EXTRAIT FOURNI:
----------------
Comment se fait-il que les clochers triangulaires soient si peu connus ?

Cela tient certainement au fait qu’ils offrent toujours leur meilleur côté au regard, dissimulant le mur diagonal. Ainsi on ne voit pas leur triangularité. Nous nous attacherons dans ce blog à mieux faire connaître cette curiosité en trompe-l'œil et à mettre au grand jour ses trois faces singulières.
L’inventaire des clochers triangulaires a fait l'objet d'une publication dans les Mémoires ("LI") que vous pouvez vous procurer auprès de l’I.P.A.A.M (Institut de Préhistoire et d'Archéologie Alpes Méditerranée).
Il n’est d’ailleurs pas terminé car de nombreux clochers ont été recensés depuis. Pour réaliser cet inventaire, nous avons utilisé les frontières du XVIIe et XVIIIe siècle concernant le Comté de Nice, la Provence, le Duché de Savoie, la Ligurie et la Corse.
Pour chaque clocher triangulaire, nous ajoutons ci-contre une fiche que vous pourrez découvrir au fur et à mesure de nos recherches.
----------------
EXTRAITS DES ENTRÉES:
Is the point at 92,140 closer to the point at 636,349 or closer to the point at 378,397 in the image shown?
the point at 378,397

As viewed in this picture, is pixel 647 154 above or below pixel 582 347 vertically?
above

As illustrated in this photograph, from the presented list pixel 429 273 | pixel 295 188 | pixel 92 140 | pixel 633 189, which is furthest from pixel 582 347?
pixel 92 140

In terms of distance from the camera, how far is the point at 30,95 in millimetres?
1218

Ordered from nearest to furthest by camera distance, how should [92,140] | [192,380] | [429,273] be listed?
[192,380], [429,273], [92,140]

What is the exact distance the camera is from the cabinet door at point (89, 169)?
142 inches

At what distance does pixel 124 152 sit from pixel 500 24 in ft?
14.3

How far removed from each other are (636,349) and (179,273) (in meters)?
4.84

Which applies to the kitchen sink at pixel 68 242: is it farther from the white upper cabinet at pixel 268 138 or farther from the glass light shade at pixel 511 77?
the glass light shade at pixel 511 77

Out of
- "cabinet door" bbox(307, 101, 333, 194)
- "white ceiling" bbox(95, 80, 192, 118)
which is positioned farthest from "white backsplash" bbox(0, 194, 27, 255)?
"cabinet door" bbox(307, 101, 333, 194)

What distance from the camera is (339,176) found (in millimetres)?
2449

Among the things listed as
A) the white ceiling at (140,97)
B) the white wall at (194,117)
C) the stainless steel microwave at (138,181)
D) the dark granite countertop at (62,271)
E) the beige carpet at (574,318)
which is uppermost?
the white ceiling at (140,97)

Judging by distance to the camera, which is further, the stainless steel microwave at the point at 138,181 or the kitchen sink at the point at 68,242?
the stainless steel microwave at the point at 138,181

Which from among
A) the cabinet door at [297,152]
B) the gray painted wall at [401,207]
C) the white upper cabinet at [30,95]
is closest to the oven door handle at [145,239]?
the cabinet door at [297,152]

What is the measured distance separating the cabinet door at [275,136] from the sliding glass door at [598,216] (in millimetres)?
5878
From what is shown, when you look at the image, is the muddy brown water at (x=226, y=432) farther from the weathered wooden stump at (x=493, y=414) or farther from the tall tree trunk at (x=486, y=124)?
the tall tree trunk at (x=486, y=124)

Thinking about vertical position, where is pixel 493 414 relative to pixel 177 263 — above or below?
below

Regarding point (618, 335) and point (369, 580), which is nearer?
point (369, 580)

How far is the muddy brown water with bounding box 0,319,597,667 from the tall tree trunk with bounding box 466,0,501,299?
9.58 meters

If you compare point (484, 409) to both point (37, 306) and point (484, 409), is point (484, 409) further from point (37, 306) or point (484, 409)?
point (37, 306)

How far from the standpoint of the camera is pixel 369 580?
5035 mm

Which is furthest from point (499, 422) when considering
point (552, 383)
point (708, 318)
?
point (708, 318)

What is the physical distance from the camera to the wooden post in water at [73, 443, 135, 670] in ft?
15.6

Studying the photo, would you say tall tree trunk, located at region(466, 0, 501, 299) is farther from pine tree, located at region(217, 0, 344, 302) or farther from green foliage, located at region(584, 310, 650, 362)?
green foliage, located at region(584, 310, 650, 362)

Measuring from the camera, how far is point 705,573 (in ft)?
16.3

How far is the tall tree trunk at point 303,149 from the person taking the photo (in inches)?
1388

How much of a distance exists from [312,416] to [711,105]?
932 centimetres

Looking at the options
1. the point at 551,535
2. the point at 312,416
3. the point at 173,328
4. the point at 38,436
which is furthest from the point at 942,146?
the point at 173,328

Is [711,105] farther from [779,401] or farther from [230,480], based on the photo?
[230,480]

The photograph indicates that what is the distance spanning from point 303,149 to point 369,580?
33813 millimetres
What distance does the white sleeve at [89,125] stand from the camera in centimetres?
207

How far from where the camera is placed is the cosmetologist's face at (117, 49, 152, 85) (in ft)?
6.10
----------------
Répondez aux questions suivantes à l'aide de l'extrait sur les clochers triangulaires.
1. Selon l'extrait, pourquoi ne voit-on pas la triangularité de ces clochers ?
2. Dans quelle publication l'inventaire des clochers triangulaires a-t-il paru, et auprès de quel organisme peut-on se la procurer ?
3. Quelles frontières ont servi à réaliser cet inventaire ?

RÉPONSE FINALE:
1. Les clochers triangulaires offrent toujours leur meilleur côté au regard, ce qui dissimule le mur diagonal.
2. L'inventaire a paru dans les Mémoires (« LI »), que l'on peut se procurer auprès de l'I.P.A.A.M (Institut de Préhistoire et d'Archéologie Alpes Méditerranée).
3. Ce sont les frontières des XVIIe et XVIIIe siècles concernant le Comté de Nice, la Provence, le Duché de Savoie, la Ligurie et la Corse.